At least the students in the headlights do not sound like frightened rabbits – unlike certain of their elders. There is a future for the LibDems yet.
“the simple things that the oft-impulsive youth ignore have to be taken care of – organisation and financial stability.”
Simple is not the same as easy to do.
I wish LY all the best for the freshers fair this autumn.
I’m sure I speak for all of us when I say thanks!
The secret to running a successful youth organisation is simply to do stuff. Vague constitutions and the like may be irritating, but rarely are an issue worth spending any time on.
The current team should get a good campaign under its belt, run a couple events and then maybe indulge in some strategic planning. Easier to say that to do, but hardly impossible.

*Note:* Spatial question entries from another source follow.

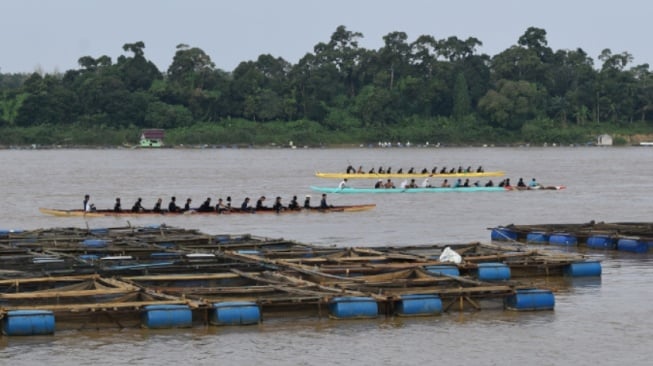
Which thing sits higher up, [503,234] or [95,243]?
[95,243]

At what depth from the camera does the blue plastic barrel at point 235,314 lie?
24.1 meters

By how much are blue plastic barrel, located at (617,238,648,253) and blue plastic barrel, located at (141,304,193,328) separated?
17218 millimetres

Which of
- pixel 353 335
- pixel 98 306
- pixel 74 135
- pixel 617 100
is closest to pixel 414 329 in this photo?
pixel 353 335

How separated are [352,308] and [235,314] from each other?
89.4 inches

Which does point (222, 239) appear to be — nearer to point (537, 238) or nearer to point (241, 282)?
point (537, 238)

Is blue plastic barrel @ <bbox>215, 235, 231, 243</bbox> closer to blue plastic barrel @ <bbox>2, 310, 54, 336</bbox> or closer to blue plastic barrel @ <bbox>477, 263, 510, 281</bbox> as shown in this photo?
blue plastic barrel @ <bbox>477, 263, 510, 281</bbox>

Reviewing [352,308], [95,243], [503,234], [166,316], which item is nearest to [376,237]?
[503,234]

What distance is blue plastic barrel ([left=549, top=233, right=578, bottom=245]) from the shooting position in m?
39.2

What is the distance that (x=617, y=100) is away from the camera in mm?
173000

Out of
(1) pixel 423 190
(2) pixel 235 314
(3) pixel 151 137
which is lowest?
(2) pixel 235 314

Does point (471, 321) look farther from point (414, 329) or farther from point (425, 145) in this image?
point (425, 145)

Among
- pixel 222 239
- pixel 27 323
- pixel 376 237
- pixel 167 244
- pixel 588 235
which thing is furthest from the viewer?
pixel 376 237

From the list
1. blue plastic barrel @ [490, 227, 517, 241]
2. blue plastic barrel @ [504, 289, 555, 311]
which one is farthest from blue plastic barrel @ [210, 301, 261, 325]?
blue plastic barrel @ [490, 227, 517, 241]

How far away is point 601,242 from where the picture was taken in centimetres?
3825
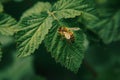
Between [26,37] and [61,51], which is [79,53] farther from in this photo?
[26,37]

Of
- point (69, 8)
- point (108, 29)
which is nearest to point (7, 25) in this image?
point (69, 8)

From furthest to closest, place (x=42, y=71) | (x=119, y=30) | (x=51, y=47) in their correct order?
(x=42, y=71) < (x=119, y=30) < (x=51, y=47)

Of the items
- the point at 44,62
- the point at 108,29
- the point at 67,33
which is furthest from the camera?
the point at 44,62

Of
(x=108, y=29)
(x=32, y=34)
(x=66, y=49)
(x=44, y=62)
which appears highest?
(x=32, y=34)

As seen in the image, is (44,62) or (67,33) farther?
(44,62)

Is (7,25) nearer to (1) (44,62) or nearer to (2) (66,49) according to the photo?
(2) (66,49)

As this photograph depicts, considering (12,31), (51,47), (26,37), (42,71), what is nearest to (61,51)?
(51,47)

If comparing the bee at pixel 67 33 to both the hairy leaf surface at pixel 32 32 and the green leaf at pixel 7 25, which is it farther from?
the green leaf at pixel 7 25

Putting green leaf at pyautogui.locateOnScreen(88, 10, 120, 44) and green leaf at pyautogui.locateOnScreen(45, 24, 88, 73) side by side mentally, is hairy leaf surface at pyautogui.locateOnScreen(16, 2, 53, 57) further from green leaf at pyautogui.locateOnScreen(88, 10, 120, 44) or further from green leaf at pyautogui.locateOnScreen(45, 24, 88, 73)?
green leaf at pyautogui.locateOnScreen(88, 10, 120, 44)
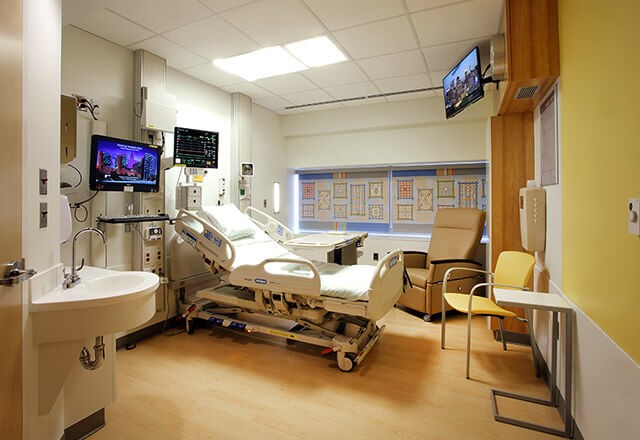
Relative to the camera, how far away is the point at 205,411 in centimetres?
→ 215

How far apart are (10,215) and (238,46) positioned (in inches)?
98.1

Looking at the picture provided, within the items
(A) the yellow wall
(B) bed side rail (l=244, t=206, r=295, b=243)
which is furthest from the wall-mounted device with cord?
(B) bed side rail (l=244, t=206, r=295, b=243)

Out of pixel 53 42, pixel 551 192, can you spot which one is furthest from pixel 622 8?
pixel 53 42

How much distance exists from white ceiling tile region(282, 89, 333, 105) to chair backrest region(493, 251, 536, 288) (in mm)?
2965

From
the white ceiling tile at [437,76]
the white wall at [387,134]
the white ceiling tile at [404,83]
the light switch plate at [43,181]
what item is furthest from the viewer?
the white wall at [387,134]

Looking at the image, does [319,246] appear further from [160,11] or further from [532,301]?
[160,11]

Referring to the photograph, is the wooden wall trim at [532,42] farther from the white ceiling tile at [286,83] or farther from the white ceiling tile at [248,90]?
the white ceiling tile at [248,90]

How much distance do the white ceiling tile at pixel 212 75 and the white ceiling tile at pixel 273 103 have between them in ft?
2.40

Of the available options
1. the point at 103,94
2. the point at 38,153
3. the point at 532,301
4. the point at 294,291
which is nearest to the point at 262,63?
the point at 103,94

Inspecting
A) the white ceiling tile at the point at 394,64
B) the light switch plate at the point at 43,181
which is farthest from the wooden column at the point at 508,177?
the light switch plate at the point at 43,181

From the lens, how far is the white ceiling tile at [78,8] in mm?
2396

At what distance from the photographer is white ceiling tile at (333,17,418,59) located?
110 inches

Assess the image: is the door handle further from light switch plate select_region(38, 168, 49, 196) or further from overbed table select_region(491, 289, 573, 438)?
overbed table select_region(491, 289, 573, 438)

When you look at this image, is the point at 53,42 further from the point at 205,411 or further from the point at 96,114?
the point at 205,411
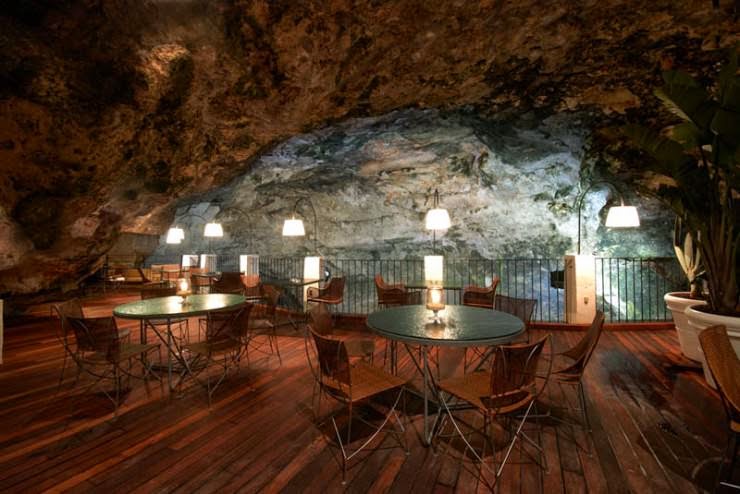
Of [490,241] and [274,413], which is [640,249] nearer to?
[490,241]

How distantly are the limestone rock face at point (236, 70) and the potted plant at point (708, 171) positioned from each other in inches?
73.2

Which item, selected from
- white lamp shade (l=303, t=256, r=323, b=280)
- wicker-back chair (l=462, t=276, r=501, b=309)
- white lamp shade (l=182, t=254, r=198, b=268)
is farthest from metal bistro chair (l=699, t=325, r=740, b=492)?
white lamp shade (l=182, t=254, r=198, b=268)

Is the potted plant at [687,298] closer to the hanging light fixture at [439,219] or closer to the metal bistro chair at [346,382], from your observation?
the hanging light fixture at [439,219]

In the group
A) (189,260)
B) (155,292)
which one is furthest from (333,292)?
(189,260)

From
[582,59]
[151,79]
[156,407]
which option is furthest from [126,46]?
[582,59]

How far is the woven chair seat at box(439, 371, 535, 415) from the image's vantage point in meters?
2.02

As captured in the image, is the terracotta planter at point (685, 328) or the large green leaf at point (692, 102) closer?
the large green leaf at point (692, 102)

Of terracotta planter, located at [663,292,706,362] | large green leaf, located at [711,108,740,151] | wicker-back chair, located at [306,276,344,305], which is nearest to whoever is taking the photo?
large green leaf, located at [711,108,740,151]

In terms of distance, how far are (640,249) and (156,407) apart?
1058 cm

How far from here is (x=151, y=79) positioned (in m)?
4.45

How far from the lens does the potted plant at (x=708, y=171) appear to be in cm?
290

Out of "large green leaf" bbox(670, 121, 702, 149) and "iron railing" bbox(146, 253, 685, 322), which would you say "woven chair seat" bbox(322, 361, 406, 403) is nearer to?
"large green leaf" bbox(670, 121, 702, 149)

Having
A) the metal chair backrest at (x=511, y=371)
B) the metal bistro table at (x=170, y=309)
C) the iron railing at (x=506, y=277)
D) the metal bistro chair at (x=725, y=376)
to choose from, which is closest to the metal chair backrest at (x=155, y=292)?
the metal bistro table at (x=170, y=309)

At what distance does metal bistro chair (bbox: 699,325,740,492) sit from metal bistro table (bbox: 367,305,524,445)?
984 millimetres
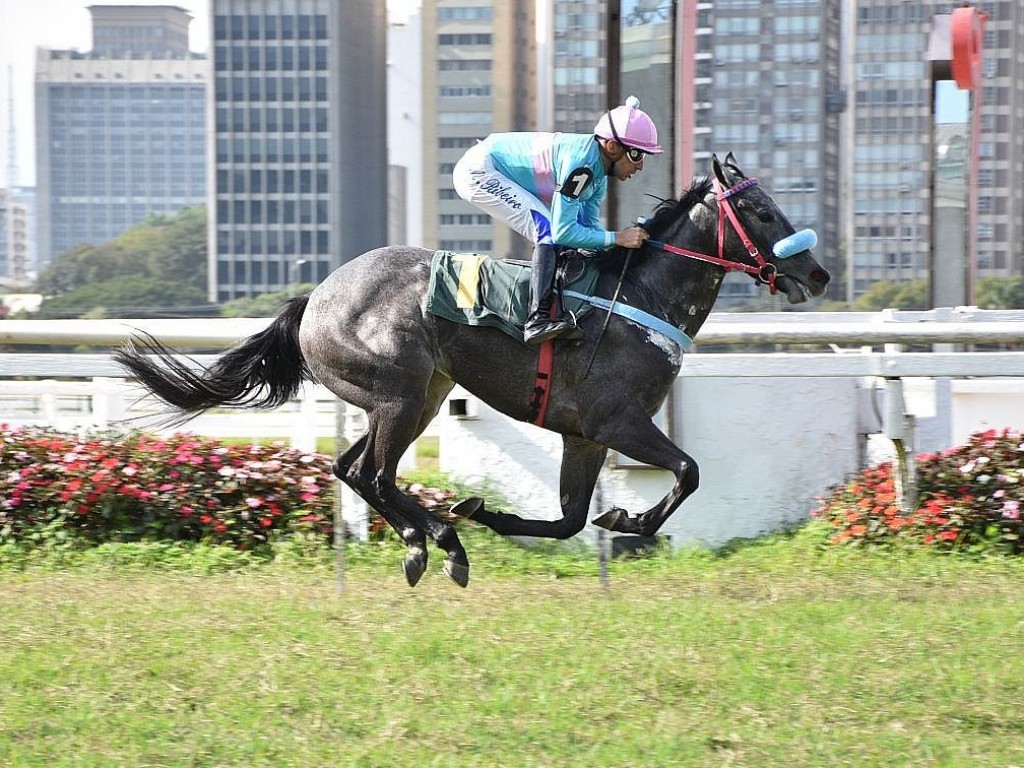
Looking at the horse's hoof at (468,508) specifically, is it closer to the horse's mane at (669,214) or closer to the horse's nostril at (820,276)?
the horse's mane at (669,214)

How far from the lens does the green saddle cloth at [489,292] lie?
5211mm

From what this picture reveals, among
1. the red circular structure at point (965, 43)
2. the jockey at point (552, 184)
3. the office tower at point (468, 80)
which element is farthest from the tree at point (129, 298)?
the jockey at point (552, 184)

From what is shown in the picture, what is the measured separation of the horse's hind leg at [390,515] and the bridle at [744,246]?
1.49 metres

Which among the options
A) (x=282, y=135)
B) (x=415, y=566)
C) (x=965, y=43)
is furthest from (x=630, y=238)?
(x=282, y=135)

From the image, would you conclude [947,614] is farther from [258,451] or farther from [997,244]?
[997,244]

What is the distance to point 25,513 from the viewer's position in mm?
6379

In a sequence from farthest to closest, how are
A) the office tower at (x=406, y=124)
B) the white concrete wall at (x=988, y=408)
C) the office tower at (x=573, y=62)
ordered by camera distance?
1. the office tower at (x=406, y=124)
2. the office tower at (x=573, y=62)
3. the white concrete wall at (x=988, y=408)

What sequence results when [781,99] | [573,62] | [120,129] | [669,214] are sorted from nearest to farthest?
[669,214] → [573,62] → [781,99] → [120,129]

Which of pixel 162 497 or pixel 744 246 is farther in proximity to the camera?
pixel 162 497

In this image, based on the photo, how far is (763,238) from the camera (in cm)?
523

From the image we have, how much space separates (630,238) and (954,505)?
2.25m

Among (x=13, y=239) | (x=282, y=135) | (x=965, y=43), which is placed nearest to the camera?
(x=965, y=43)

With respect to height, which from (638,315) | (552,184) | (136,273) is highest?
(552,184)

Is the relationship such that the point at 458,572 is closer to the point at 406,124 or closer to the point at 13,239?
the point at 406,124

“The secret to running a successful youth organisation is simply to do stuff. Vague constitutions and the like may be irritating, but rarely are an issue worth spending any time on.”
To an extent I agree and from the outside one of the major problems of LDYS/LY in recent years has been the focus on constitutionality and changes to that as a part (substitute?) for campaign activity.
The big but is that “doing stuff” requires organisation and working to an agreed plan. Otherwise people, and especially keen but inexperienced activists just start doing things at random with no plan, no budget and no assessment of how many person hours are required.
My memory is a bit hazy but, planning the first Activate started probably 6 months before it happened and involved a lot of input from people outside the core team organising it.
Learning how to plan such events is as important a part of what people get out of LDYS as the outward reaching stuff. I’ve always said that a substantial part of the party’s youth wing is to provide a sandbox* for young/inexperienced activists to learn from mistakes in a way that is fairly safe (eg if you make a shambolic speech at an LY conference it isn’t as bad as at a Federal one!)
*sandbox is used in the Wikipedia context rather than a pejorative sense.
The personalities and exact issues may change, but the essentials of what is being written here about Liberal Youth could just as well have been written about the organisation and its predecessors for the past 40 years (and maybe longer – I’m going back as only long as my memory and conversations with people who were member s before me allows).
The secret of running a good branch of the Youth Organisation is to ignore the National Executive and just get on with doing your stuff on your own. If you have to make contact with these people, do not be dazzled by them or want to be part of them. If you are lucky, they may just about be able to offer some useful information and contacts and chance to meet up with others in the organisation from elsewhere. But if they don’t, no matter.
I am know that we are all hopeful that the new exec will take on a lot of the lessons that should have been learned from the past few years.
The Chair essentially should be like a project manager with the membership as Chairman of the Board. Update us with what is going on, give us info on how our money is spent, tell us how we can help push certain projects over humps, and get people working together to complete more complex projects.
It isn’t rocket science, but does involve a mite of discipline.
Just a point on Robson’s comment above, the bad accounting period was 2004-2005 (and possibly even earlier), and was fixed during 2005-2006 by a head of office then VC Finance who was a qualified accountant. The near bankruptcy was discovered at the start of July 2005.